(Stored records)
□ □ □ □ □

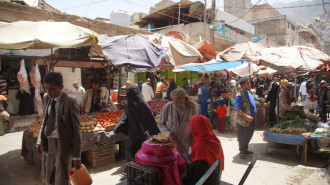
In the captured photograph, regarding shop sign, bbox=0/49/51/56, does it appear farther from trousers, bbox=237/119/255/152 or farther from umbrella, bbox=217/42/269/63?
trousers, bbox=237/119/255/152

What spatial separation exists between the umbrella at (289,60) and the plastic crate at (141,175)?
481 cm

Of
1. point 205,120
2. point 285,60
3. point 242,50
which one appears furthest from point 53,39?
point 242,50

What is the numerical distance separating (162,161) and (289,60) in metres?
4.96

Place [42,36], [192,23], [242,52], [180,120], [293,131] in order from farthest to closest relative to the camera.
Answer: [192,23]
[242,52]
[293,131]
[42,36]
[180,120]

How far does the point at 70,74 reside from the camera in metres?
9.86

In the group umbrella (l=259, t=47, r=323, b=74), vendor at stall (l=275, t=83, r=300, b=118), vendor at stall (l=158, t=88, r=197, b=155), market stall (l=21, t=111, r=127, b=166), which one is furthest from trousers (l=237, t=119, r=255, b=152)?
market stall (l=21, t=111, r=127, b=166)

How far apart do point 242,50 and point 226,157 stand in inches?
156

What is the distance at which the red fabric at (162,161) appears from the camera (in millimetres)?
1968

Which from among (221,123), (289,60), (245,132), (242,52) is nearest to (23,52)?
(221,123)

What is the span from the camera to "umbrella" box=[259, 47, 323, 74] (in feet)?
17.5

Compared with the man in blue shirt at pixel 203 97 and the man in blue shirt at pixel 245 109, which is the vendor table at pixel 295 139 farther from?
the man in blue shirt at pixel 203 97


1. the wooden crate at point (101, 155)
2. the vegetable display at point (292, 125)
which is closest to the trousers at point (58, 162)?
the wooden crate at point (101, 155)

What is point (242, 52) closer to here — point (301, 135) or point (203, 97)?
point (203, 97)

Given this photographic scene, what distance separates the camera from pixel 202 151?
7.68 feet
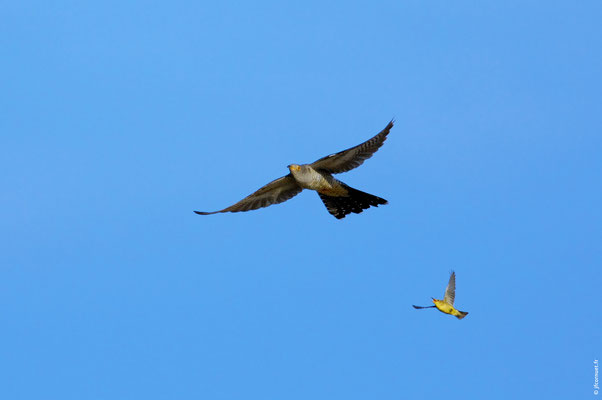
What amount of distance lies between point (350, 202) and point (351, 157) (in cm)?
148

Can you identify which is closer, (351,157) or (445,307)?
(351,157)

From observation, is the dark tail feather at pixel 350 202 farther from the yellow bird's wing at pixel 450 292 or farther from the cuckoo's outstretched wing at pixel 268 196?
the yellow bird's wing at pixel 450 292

□ □ □ □ □

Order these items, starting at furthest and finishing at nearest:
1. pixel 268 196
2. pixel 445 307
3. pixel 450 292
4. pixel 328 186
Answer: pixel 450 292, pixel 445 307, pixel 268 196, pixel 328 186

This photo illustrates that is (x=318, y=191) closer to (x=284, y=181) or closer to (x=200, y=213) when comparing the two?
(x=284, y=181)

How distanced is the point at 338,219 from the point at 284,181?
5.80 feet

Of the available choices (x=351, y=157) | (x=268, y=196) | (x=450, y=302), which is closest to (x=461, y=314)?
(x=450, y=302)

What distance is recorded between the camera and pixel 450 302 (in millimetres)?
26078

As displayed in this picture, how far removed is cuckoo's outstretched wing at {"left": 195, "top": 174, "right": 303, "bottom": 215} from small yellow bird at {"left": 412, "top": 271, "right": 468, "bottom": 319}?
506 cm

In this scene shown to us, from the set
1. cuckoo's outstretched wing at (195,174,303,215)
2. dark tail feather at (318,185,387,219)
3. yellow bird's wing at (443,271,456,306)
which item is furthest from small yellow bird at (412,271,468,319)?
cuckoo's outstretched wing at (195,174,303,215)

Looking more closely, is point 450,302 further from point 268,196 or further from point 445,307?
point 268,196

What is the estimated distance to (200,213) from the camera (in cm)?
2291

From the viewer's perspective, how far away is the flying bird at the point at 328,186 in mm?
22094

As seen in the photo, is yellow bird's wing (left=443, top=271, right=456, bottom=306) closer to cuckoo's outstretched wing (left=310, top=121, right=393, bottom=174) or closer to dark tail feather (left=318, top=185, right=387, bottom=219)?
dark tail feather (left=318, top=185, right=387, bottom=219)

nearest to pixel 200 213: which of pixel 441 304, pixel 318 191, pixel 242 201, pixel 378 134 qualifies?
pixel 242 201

□ □ □ □ □

— Exercise —
List every line of the records above that contains the word "appears", treating uppercase and lowercase letters as different.

— Exercise output —
which one appears furthest from point 53,39?
What is the distance at which the red fabric at (162,161) appears from the camera (in millimetres)?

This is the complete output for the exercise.